THE PROBLEM
Emit the line that holds "How distant is elephant" and all lines following it through the end of the data, verbatim, and nothing else.

Spatial reasoning question data
- - - - -

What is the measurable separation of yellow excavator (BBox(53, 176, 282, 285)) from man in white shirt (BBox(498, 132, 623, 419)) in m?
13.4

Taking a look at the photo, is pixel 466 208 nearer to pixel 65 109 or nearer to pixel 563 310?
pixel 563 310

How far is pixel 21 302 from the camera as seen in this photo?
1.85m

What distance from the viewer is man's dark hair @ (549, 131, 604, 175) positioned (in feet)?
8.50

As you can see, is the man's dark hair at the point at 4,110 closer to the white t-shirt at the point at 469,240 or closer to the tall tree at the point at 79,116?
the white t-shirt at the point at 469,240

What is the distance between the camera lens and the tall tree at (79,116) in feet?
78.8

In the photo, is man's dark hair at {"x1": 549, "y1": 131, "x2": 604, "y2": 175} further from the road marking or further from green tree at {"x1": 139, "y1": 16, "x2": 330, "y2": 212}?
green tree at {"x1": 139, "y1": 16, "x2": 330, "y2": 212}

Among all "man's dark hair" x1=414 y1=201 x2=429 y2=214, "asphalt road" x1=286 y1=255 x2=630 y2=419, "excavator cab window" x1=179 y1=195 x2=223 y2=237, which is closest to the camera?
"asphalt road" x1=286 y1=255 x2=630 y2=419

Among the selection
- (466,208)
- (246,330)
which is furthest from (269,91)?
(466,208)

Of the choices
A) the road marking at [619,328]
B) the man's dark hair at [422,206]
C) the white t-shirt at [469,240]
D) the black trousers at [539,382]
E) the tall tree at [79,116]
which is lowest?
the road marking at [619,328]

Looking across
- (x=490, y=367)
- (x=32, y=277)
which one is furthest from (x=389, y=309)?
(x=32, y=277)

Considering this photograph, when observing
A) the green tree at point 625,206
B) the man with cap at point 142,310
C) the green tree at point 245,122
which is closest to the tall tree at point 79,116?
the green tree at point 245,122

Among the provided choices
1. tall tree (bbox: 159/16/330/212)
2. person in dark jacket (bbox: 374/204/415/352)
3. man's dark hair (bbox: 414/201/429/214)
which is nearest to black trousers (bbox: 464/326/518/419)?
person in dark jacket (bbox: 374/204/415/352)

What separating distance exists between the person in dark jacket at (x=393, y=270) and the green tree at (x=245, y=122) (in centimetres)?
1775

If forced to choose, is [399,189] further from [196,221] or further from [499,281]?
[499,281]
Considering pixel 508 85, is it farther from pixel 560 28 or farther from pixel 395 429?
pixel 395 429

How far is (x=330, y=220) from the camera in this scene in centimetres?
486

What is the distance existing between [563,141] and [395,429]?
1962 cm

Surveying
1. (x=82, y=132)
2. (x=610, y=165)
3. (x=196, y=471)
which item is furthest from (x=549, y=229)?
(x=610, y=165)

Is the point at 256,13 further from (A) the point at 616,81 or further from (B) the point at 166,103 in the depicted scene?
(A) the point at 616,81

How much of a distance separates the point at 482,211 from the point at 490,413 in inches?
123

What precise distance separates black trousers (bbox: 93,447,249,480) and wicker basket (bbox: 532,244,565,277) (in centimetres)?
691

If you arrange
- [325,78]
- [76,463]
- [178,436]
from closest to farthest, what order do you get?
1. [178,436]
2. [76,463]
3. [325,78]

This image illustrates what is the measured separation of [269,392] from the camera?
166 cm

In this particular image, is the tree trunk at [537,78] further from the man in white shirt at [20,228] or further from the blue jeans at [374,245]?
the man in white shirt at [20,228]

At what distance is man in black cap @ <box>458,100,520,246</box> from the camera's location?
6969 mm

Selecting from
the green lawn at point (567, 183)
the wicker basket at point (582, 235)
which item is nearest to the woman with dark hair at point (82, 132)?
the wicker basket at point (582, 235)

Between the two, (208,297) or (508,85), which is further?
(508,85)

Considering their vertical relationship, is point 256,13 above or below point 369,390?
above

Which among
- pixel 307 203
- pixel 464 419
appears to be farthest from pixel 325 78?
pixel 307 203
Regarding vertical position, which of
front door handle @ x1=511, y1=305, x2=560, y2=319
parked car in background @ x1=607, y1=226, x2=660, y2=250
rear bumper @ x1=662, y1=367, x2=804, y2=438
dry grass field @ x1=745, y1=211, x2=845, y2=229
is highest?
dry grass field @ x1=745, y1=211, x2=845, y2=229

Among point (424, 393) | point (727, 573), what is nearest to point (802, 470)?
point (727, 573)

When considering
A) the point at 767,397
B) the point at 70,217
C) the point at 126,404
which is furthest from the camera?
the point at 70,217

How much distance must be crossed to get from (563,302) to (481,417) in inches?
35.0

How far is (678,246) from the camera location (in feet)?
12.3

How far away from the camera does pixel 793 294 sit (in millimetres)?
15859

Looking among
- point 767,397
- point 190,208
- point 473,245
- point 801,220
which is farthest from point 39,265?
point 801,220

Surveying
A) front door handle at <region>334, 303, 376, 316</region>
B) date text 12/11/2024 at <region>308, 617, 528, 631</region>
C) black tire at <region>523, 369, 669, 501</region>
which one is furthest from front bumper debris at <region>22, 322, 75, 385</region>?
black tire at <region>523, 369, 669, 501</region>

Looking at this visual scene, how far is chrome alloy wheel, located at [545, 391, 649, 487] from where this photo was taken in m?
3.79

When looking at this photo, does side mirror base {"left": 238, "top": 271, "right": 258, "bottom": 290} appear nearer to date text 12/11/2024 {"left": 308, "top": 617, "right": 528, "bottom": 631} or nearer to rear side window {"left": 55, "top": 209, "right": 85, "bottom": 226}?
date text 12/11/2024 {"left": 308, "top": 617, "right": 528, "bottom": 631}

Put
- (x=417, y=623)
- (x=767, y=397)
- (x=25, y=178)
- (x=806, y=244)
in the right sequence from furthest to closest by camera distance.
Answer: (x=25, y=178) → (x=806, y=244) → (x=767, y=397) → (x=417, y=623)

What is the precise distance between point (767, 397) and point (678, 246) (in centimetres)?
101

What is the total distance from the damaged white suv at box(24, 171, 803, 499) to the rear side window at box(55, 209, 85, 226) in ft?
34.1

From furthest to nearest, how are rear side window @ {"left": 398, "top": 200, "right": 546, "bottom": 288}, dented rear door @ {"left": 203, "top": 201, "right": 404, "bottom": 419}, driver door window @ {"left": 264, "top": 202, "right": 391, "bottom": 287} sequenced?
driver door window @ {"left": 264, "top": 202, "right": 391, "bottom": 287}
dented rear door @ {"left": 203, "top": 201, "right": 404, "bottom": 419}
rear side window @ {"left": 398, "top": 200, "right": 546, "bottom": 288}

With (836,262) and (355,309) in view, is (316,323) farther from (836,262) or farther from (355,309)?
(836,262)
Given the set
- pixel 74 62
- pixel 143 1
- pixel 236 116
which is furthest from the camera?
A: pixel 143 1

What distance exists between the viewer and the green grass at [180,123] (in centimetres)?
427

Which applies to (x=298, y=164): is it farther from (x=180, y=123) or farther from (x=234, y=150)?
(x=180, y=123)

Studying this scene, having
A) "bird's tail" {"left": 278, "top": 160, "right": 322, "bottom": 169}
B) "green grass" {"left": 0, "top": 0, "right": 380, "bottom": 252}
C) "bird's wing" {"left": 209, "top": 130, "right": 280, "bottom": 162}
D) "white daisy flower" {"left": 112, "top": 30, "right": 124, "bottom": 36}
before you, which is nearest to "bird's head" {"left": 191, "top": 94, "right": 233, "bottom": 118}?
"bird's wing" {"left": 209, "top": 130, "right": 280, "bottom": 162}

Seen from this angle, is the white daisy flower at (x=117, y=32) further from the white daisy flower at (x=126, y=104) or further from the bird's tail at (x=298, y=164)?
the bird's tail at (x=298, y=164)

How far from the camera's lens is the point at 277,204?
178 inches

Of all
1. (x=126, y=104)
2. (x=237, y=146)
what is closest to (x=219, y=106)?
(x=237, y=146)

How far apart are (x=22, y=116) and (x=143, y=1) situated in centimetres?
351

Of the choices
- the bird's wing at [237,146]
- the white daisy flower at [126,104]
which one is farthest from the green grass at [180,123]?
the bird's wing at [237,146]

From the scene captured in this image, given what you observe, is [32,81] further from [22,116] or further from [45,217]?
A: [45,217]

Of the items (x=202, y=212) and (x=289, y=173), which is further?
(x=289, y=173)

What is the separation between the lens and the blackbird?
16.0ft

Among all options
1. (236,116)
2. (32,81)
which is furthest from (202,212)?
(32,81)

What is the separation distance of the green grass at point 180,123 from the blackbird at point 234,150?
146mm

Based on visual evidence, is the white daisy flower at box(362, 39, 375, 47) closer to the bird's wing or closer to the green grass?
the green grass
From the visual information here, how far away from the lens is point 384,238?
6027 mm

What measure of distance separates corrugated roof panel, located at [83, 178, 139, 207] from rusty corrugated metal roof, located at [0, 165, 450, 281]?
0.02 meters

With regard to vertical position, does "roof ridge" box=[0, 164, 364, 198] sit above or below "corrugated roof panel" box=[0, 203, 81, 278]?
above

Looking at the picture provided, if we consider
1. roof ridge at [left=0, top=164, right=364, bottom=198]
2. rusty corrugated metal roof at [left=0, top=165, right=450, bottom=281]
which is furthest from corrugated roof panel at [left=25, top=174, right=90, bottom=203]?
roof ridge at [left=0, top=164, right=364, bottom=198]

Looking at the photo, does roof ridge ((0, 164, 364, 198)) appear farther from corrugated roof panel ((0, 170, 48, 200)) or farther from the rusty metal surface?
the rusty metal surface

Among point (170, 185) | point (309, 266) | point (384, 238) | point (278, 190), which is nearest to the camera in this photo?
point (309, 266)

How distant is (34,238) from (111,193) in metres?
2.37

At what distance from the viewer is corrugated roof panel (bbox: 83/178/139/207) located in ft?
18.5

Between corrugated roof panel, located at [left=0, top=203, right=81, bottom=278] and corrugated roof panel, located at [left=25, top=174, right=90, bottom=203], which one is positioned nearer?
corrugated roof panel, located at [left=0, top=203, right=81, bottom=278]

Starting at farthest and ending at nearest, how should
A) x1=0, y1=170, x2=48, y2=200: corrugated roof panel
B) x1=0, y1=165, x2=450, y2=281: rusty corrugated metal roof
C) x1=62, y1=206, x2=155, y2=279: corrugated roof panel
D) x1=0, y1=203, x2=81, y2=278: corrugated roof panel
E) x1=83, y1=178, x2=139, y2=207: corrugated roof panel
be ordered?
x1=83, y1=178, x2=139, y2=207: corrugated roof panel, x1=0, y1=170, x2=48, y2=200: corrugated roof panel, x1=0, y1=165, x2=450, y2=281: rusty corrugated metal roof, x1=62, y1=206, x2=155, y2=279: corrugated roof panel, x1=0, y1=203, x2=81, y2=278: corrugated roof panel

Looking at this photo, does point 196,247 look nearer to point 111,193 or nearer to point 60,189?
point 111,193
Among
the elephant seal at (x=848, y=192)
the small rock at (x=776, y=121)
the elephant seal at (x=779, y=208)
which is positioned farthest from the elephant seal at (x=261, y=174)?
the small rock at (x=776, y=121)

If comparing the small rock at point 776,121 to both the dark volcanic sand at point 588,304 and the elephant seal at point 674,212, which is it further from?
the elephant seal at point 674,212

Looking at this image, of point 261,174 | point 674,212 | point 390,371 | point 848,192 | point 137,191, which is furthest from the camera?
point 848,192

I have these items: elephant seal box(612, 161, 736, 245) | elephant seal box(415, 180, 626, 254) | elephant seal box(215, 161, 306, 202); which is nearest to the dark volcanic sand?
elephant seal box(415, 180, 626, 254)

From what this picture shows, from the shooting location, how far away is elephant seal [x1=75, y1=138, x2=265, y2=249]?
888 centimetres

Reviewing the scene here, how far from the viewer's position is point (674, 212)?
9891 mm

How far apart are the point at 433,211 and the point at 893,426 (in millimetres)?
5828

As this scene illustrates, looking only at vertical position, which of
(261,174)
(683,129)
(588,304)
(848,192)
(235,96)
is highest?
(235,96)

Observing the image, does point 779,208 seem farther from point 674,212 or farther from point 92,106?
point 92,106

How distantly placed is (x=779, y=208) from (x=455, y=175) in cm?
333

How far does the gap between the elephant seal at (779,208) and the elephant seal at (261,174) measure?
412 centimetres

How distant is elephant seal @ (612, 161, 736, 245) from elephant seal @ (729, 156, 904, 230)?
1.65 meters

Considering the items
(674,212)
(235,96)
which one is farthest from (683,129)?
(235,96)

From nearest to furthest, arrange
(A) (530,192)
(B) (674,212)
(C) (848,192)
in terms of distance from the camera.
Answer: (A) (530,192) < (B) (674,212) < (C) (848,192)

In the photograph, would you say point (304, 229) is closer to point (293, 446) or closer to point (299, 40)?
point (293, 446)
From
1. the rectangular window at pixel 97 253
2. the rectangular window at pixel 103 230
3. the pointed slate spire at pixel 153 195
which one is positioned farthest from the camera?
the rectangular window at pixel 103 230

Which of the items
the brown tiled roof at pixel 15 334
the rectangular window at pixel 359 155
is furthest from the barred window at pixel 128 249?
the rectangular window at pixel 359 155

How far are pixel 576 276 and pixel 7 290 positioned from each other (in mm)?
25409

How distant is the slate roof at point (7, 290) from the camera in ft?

- - - - -

SOLUTION TO THIS TASK
How distant is elephant seal @ (612, 161, 736, 245) from elephant seal @ (729, 156, 904, 230)?
1.65 meters

Considering the items
(674,212)
(235,96)
which one is farthest from (683,129)?
(235,96)

From nearest to furthest, arrange
(A) (530,192)
(B) (674,212)
(C) (848,192)
in terms of distance from the camera.
Answer: (A) (530,192) < (B) (674,212) < (C) (848,192)

In the photograph, would you say point (304, 229) is closer to point (293, 446) or closer to point (299, 40)?
point (293, 446)
From
1. the rectangular window at pixel 97 253
2. the rectangular window at pixel 103 230
3. the pointed slate spire at pixel 153 195
which one is positioned farthest from the camera?
the rectangular window at pixel 103 230

Which of the items
the brown tiled roof at pixel 15 334
the rectangular window at pixel 359 155
is furthest from the barred window at pixel 128 249?
the rectangular window at pixel 359 155

How far are pixel 576 276 and pixel 7 290 positioned from each other (in mm)?
25409

How distant is the slate roof at point (7, 290) from the camera in ft?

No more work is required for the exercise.